Large diameters piles
According to the method of execution we differentiate between:
- drilled piles in bentonite mud or with polymers;
- dry drilled piles;
- drilled piles with temporary or permanent casing.
Depending on the bore hole diameter we differentiate between:
- medium diameter piles: from 400 to 800 mm;
- pali di grande diametro: da 800 a 2.000 mm.
The equipment used is:
- rotating rigs composed of a support unit (tracked crane or tower crane mounted on a truck) and the rotary table. The drilling is in rotation with a telescopic shaft, which can be "friction-driven" for loose ground or clay or "locked" for medium to hard compact ground. The telescopic shafts currently on the market allow good depths to be reached (even 60.00 to 80.00 m) thanks to the constituents of the steel used, allowing the torque characteristics necessary to prevent breakage of the elements, above all when drilling in compact ground.
The tools used are generally buckets, augers and core barrel. In special cases, such as with the presence of boulders or rocky layers, also percussion type tools are used such as rock cutters or grabs or the same tools with bits in widia.

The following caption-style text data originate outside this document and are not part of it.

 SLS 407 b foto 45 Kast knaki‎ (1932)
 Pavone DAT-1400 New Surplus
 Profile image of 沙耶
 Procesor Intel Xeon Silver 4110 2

In particular types of ground such as gravel, sand or silt, to prevent the collapse of the bore hole walls it is necessary to use temporary steel casing, inserted using the drill itself or hydraulic vibrators operated by a crawler crane or using bentonite mud or biodegradable polymers (the latter are necessary in the case of particular restrictions regarding pollution of water-bearing strata or disposal of the resulting material). The use of bentonite mud requires adequate filtration in the case of very sandy ground, with the use of special "desanders".
- grab rigs composed of a crawler crane with a lattice girder arm which operates a shaft-sinking grab. The equipment is completed by a temporary or permanent steel casing, operated by a column-turning grab or by a vibrator carried by the same excavating crane or another service crane.

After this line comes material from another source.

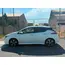 Nissan Leaf 2017 G, 6 image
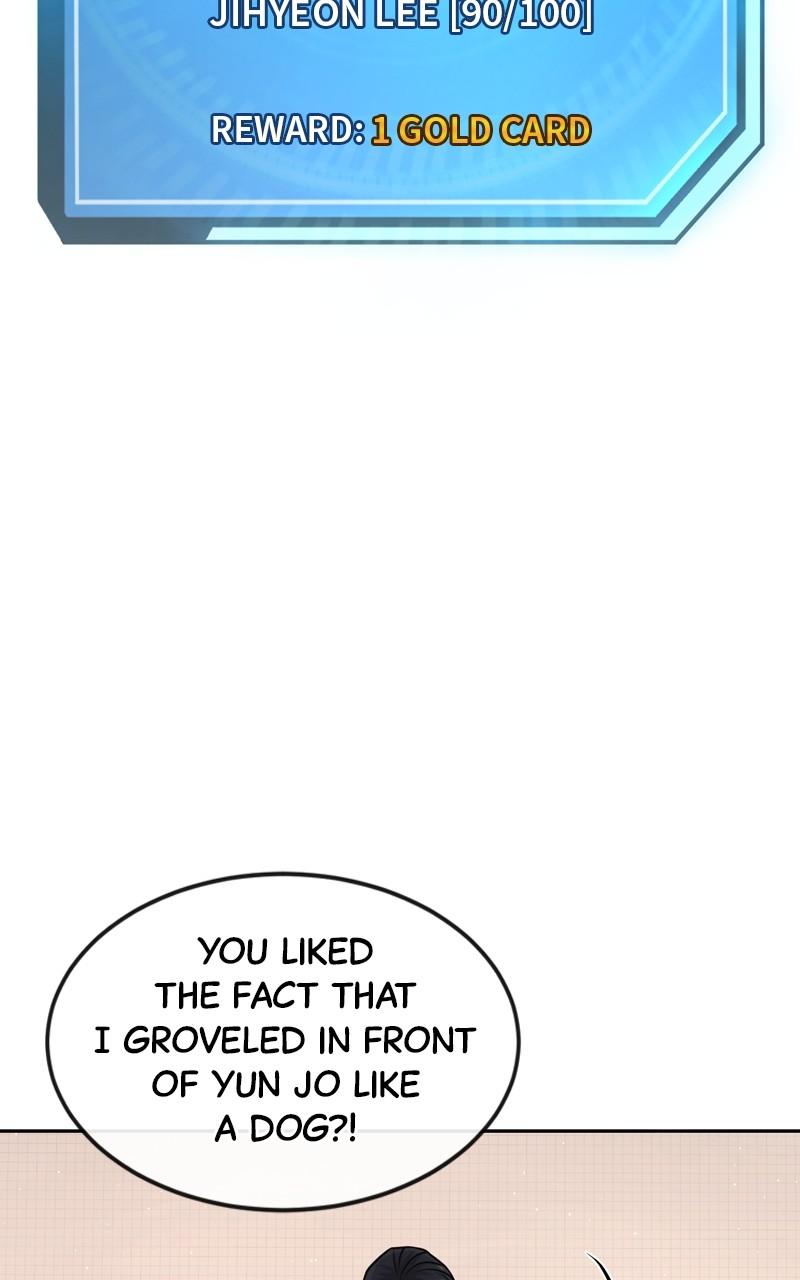 QUESTISM Chap 76 - Next Chap 77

Construction materials and elements
- metal reinforcement: formed by prefabricated cages in Fe B 44 k steel, their transverse reinforcement rods are on the outside of the longitudinal rods either in the form of a continuous spiral or rings. The reinforcement cages are provided with suitable spacers in order to guarantee true positioning of the reinforcement and sufficient covering of the rods. The joint between two adjacent reinforcement cages is bound together overlapped.
- concrete: normally concrete has a water to cement ratio of W/C< 0.5 with minimum R’ck equal to 25 MPa .
Means of execution
- drilling: firstly a 3 to 5 m temporary casing is positioned called the upper shaft. In the case of excavation with bentonite mud the mud level must be maintained close to the level of the work and in any case at a level of at least 1 m above the water table.
- positioning of the metal reinforcement: of the above type, paying attention not to place the cages on the floor of the excavation.
- casting the concrete : cusing the above method through a suitable shoot or tremie pipe from the base upwards. The tremie pipes are fitted with a loading hopper at the upper end. Attention must be given to stop its footing 25 to 50 cm from the bottom of the excavation.
- checks during the work: are the checks of the laying and preparation, checks of the excavation procedure, checks of the drilling mud, checks of the reinforcement rods, checks of the fresh concrete, checks of the concrete casting.
- final checks: are the checks of load resistance (load tests), non-destructive tests of pile integrity (tests of mechanical tolerance), non-destructive tests of pile integrity (ultrasound tests).